Scrape Numbeo Cost of Living Data with Python (cities, indices, and tables)

Numbeo is one of the most referenced sources for cost-of-living comparisons. For scraping, it’s a nice target because the key data is typically in server-rendered HTML tables.

In this guide we’ll build a real Python scraper that:

  • pulls a city cost-of-living page
  • extracts the headline indices + key tables
  • normalizes rows into structured records
  • exports JSON + CSV
  • includes a screenshot so you can verify structure visually

Numbeo cost of living page (tables + indices we’ll parse)

When you scrape many cities, ProxiesAPI keeps requests steady

Numbeo pages are HTML-table heavy — perfect for fast parsing. ProxiesAPI helps when you’re pulling dozens or hundreds of city pages without tripping rate limits.

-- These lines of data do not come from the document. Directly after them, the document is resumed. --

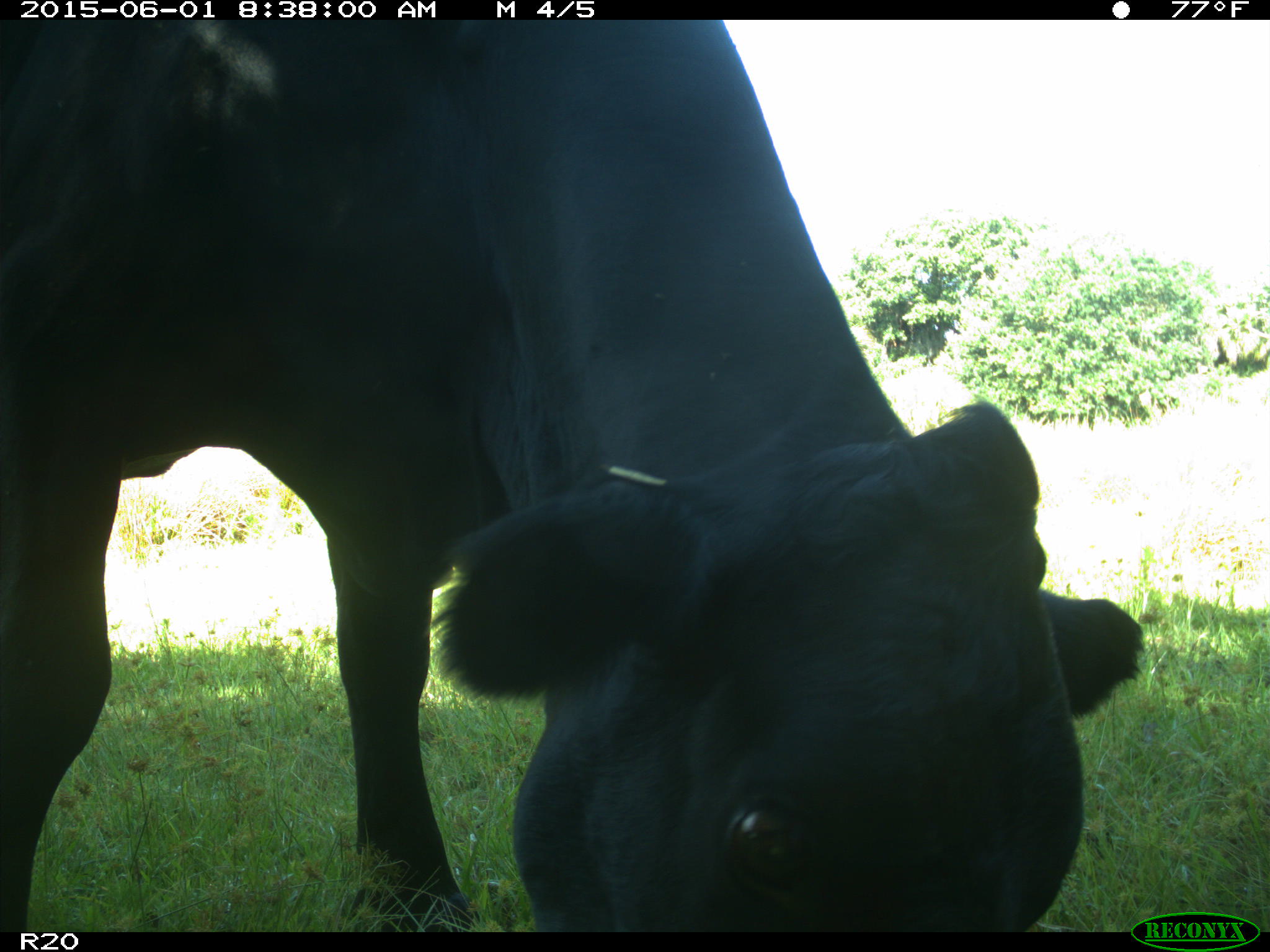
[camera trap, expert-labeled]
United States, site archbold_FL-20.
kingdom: Animalia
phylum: Chordata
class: Mammalia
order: Artiodactyla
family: Bovidae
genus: Bos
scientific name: Bos taurus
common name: domestic cow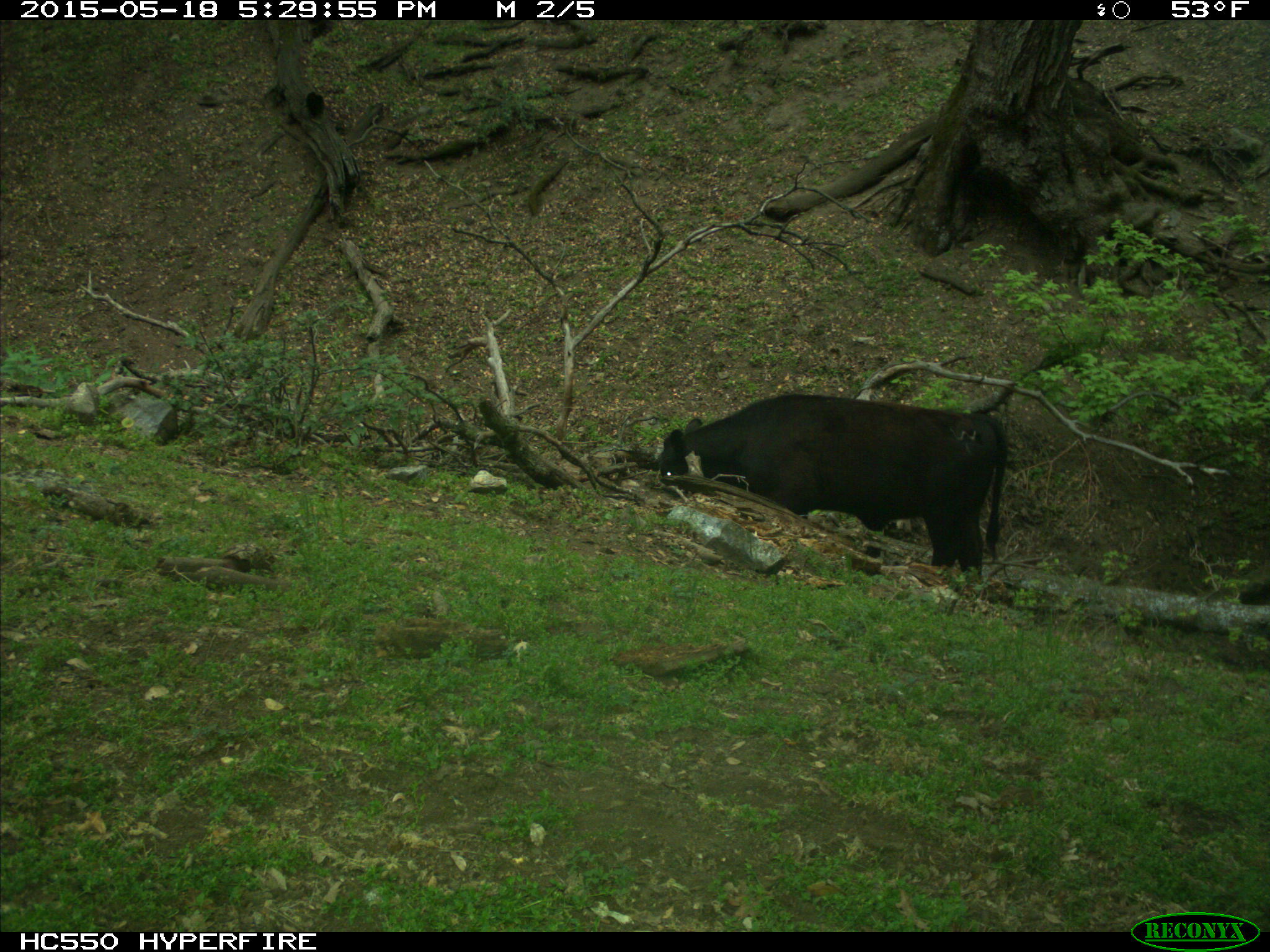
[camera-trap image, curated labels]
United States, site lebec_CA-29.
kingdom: Animalia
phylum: Chordata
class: Mammalia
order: Artiodactyla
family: Bovidae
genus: Bos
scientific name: Bos taurus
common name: domestic cow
Bos taurus (domestic cow).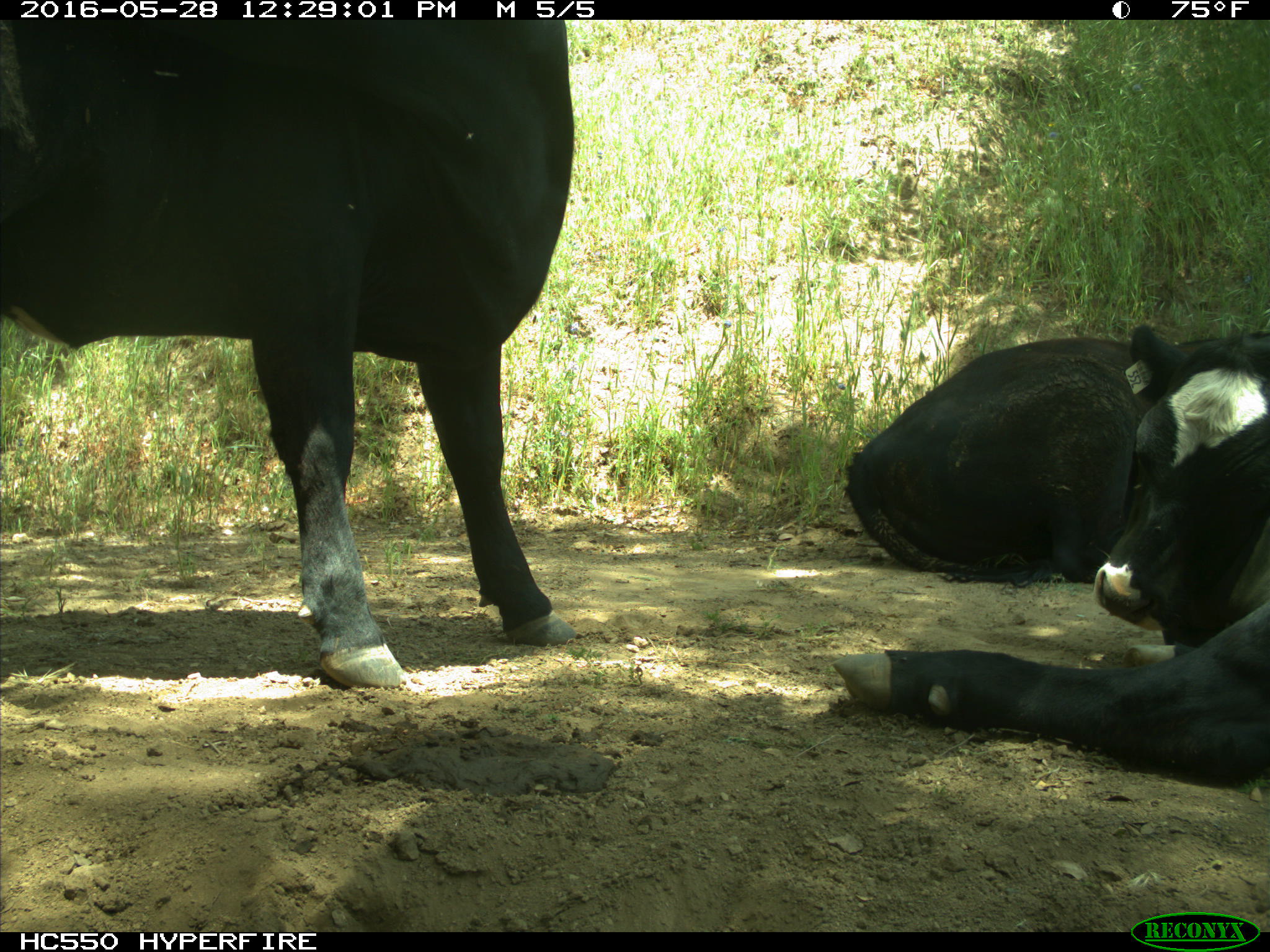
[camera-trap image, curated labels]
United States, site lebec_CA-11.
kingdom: Animalia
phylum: Chordata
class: Mammalia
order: Artiodactyla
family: Bovidae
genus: Bos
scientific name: Bos taurus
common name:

What we’re scraping (Numbeo URL patterns)

Numbeo’s city pages often look like:

  • https://www.numbeo.com/cost-of-living/in/<City>

Example:

  • https://www.numbeo.com/cost-of-living/in/Amsterdam

There are also “country” pages and comparison pages, but city pages are the most directly useful if you want a dataset.

Terminal sanity check

curl -s "https://www.numbeo.com/cost-of-living/in/Amsterdam" | head -n 10

If you see HTML with tables, you’re good.


Setup

python -m venv .venv
source .venv/bin/activate
pip install requests beautifulsoup4 lxml pandas tenacity

We’ll use:

  • requests for HTTP
  • BeautifulSoup(lxml) for parsing
  • pandas (optional) for easy CSV handling
  • tenacity for retries

ProxiesAPI integration

As your crawl expands (many cities), you’ll want a stable network layer.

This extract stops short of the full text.